A: The Arizona location provides a perfect blend of three factors: first, UnitedHealthcare has significant market penetration, so practices have sufficient UnitedHealthcare patients to consider participating with this single health plan; second, the state has a progressive base of primary care practices that are willing to take on the difficult challenge of transforming themselves to deliver comprehensive primary care; and third, IBM has a critical mass of IBM-covered employees and families, providing for meaningful participation for our organization. The pilot is designed in a way that provides scalability for both large and small primary care practices, so we are hopeful that the successful initiative will expand to additional markets.
Q: What is the “draw” for participating physician practices in this program?
A: It is an opportunity for practices to positively change the future of their profession. Because primary care as we know it is not viable, the patient-centered primary care model is the alternative sought in the market now. The transformation initiative encompasses the type of primary care these physicians were trained to provide but have been unable to deliver. These practices lack important support services in clinical care and technology that, through this pilot, UnitedHealthcare will provide and train them to use—at no cost to the practice. In addition, there will be reimbursement for achieving tiers of “medical home,” which also will facilitate the change process.

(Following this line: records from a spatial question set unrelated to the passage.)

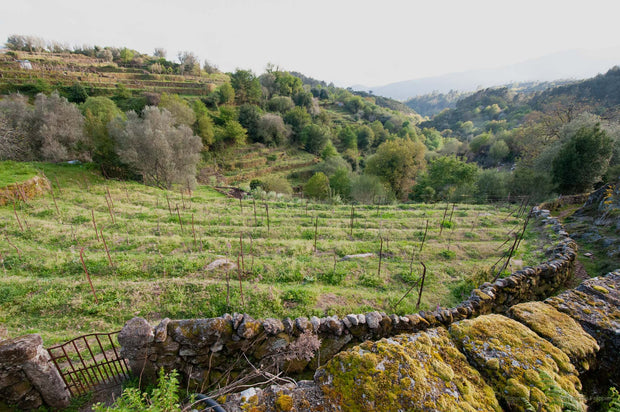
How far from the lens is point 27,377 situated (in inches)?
171

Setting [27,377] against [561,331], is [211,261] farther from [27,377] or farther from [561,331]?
[561,331]

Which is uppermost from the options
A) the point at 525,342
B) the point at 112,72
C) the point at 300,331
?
the point at 112,72

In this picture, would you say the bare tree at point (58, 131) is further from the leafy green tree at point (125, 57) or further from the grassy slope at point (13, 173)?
the leafy green tree at point (125, 57)

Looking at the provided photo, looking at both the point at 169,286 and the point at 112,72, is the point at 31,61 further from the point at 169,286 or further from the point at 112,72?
the point at 169,286


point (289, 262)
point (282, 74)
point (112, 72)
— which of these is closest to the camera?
point (289, 262)

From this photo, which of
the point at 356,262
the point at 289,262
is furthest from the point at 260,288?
the point at 356,262

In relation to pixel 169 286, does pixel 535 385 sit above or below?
above

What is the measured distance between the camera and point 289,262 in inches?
388

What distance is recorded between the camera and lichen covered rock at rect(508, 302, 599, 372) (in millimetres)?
3502

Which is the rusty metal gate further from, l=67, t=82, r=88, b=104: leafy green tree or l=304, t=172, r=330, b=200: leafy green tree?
l=67, t=82, r=88, b=104: leafy green tree

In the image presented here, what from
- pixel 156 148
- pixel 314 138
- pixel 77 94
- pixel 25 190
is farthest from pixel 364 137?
pixel 25 190

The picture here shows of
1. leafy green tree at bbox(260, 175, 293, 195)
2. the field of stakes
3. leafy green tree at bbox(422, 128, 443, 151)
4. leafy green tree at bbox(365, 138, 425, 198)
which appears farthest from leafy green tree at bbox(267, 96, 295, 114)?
the field of stakes

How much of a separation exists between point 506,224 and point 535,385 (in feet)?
51.5

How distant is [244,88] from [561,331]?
259 feet
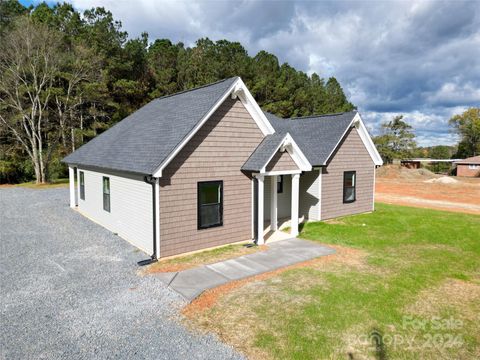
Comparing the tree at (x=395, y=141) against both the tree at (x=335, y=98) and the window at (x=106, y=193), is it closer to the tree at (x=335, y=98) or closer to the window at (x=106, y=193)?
the tree at (x=335, y=98)

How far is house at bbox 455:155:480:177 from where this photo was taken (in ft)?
157

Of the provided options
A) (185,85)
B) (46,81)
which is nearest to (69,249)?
(46,81)

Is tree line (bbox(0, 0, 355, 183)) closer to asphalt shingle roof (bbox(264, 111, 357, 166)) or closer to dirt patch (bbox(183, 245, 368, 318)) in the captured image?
asphalt shingle roof (bbox(264, 111, 357, 166))

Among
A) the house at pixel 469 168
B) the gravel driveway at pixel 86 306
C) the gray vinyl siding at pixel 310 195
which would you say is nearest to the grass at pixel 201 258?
the gravel driveway at pixel 86 306

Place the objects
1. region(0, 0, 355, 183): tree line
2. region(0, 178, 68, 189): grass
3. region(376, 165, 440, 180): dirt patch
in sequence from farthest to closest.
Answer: region(376, 165, 440, 180): dirt patch < region(0, 0, 355, 183): tree line < region(0, 178, 68, 189): grass

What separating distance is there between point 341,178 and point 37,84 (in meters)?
29.9

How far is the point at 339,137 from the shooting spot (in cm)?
1562

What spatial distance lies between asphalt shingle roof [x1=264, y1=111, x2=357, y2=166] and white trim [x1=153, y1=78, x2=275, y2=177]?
3.95 meters

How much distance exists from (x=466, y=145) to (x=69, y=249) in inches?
3061

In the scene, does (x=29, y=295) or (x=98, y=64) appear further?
(x=98, y=64)

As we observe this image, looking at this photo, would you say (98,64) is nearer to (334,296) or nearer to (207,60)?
(207,60)

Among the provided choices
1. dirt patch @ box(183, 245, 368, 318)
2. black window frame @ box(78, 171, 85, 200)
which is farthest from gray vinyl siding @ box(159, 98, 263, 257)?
black window frame @ box(78, 171, 85, 200)

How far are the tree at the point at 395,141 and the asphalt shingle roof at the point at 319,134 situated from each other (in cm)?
4145

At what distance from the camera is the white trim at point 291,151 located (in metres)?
11.0
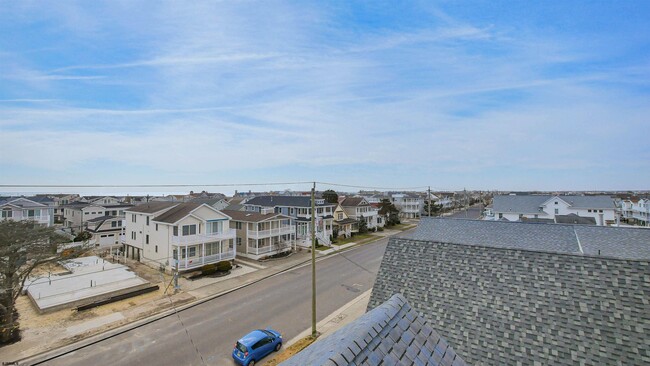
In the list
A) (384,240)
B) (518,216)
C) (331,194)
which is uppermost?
(331,194)

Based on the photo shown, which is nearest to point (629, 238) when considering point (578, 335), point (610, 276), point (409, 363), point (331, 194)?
point (610, 276)

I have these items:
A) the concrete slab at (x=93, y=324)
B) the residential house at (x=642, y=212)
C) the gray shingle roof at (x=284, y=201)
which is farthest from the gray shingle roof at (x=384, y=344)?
the residential house at (x=642, y=212)

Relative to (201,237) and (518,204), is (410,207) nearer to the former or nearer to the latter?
(518,204)

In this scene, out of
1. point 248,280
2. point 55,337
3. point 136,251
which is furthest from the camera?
point 136,251

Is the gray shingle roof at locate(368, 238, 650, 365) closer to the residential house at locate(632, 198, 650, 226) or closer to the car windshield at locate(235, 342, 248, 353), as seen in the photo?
the car windshield at locate(235, 342, 248, 353)

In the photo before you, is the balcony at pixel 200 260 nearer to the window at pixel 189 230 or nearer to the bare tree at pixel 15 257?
the window at pixel 189 230

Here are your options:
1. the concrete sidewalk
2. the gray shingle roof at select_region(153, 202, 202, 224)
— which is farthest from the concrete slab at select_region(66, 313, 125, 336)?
the concrete sidewalk

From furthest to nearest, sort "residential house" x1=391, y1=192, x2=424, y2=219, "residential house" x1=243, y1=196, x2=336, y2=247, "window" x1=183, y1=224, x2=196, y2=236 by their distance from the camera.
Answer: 1. "residential house" x1=391, y1=192, x2=424, y2=219
2. "residential house" x1=243, y1=196, x2=336, y2=247
3. "window" x1=183, y1=224, x2=196, y2=236

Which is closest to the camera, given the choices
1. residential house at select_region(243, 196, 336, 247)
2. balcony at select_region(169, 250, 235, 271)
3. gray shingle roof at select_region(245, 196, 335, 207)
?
balcony at select_region(169, 250, 235, 271)

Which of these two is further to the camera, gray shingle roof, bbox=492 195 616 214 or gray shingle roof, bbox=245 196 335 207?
gray shingle roof, bbox=492 195 616 214

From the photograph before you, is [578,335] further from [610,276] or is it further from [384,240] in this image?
[384,240]
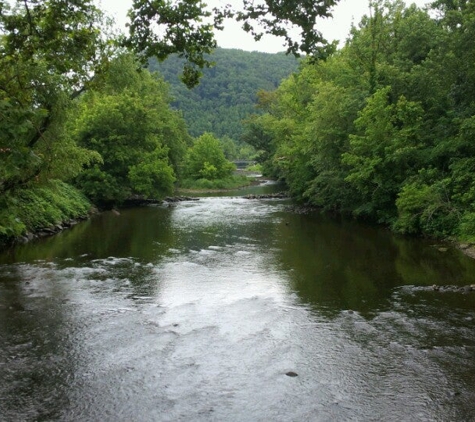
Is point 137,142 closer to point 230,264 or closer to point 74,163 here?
point 74,163

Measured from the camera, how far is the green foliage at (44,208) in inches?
902

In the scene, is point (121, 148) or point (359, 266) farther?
point (121, 148)

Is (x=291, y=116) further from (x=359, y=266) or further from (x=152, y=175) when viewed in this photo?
(x=359, y=266)

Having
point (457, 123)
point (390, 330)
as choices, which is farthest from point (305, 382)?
point (457, 123)

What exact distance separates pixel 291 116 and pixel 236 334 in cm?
3875

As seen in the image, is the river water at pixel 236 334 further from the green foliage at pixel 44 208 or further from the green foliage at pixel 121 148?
the green foliage at pixel 121 148


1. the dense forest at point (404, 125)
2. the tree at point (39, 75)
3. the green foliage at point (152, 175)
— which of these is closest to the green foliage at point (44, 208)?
the tree at point (39, 75)

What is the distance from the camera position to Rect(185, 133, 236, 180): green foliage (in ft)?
238

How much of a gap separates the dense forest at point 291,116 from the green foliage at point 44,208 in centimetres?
11

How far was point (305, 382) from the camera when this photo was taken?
9.25 metres

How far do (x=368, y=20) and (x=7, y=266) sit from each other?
2968cm

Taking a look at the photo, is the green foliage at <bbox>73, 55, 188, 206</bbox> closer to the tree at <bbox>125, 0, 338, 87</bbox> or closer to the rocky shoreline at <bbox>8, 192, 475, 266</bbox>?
the rocky shoreline at <bbox>8, 192, 475, 266</bbox>

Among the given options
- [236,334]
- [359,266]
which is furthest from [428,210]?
[236,334]

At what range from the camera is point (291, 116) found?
1897 inches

Q: How did IBM come to collaborate with UnitedHealthcare on this initiative?
A: IBM and UnitedHealthcare have a history of innovating and collaborating together. We share visions; and have the passion and commitment to extend boundaries, create new models, and challenge market practice.
Q: How do you see the future unfolding for the PCMH pilot and the model in general?
A: Reducing the reliance on fragmented specialty care with a strong foundation of comprehensive primary care is a national reform imperative. We are leading the way with this primary care transformation initiative, and others are engaging as well with “medical home” pilots throughout the country.
We know from transnational experiences that the model works. The key to scaling will be the necessary changes to infrastructure including information technology; delivering the point of care clinical decision support and actionable data to patients and providers; solving the practice environment/professional recognition and other barriers to attracting physicians in training to the field; aligning payment to create the right incentives and behaviors; and having the right expectations for which results will come in which phase of the transformation.
The challenges are great, but the gains will be undoubtedly greater.